Additionally, world trade in meat continues to expand despite record-high prices, with the share of U.S. production exported now at about 22% of pork, 19% of poultry, and 10% of beef. While beef production has been severely impacted by drought in High Plains pastureland and high feed prices, hog and poultry margins and exports are impressively large. These are labor-intensive industries in a relatively high labor-cost country, yet they’re selling more meat at record prices to countries with far lower per-capita income than U.S.

Last year, acquisition of U.S.’ Smithfield Foods, world’s largest pork producer, by China’s Shuanghui International exemplified that trend, and hints at the dynamic potential ahead in U.S. agriculture despite repeated self-destructive, uneconomic government efforts to limit agricultural production. In 2009 giant Brazilian meat producer JBS S.A. purchased a majority of Pilgrim Industries, the U.S.’ largest poultry-only producer, which had  bankrupted in the wake of legislation mandating massive diversion of corn from feed into auto-fuel production. Today, JBS is in a bidding war for meat processor Hillshire Brands, raising the ante by $1 billion recently.

→ GIVEN MATERIAL
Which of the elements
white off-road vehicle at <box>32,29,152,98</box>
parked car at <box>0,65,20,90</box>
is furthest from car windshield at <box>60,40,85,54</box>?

→ WRITTEN INSTRUCTION 1
In the text on U.S. meat exports, which company bought Smithfield Foods?
→ WRITTEN INSTRUCTION 2
Pick up the text on U.S. meat trade after its final sentence and keep it going.

→ FINAL RESULT 1
China's Shuanghui International

→ FINAL RESULT 2
That foreign interests have so aggressively purchased very large chunks of a major U.S. industry reveals much about where the anticipated growth in meat consumption lies, and where the most money can be made producing it. It would appear there’s more going on within surprisingly brisk world grain trade this year than just the recent problems associated with purchasing feed from non-U.S. suppliers.

An important trading position related to the above, focused on by your managers in recent months, has begun to gain cash-market corroboration. As we enter the last, summer quarter of the corn crop year, in which record-high usage is anticipated, this position should yield some profits matching the “stealth” world demand picture.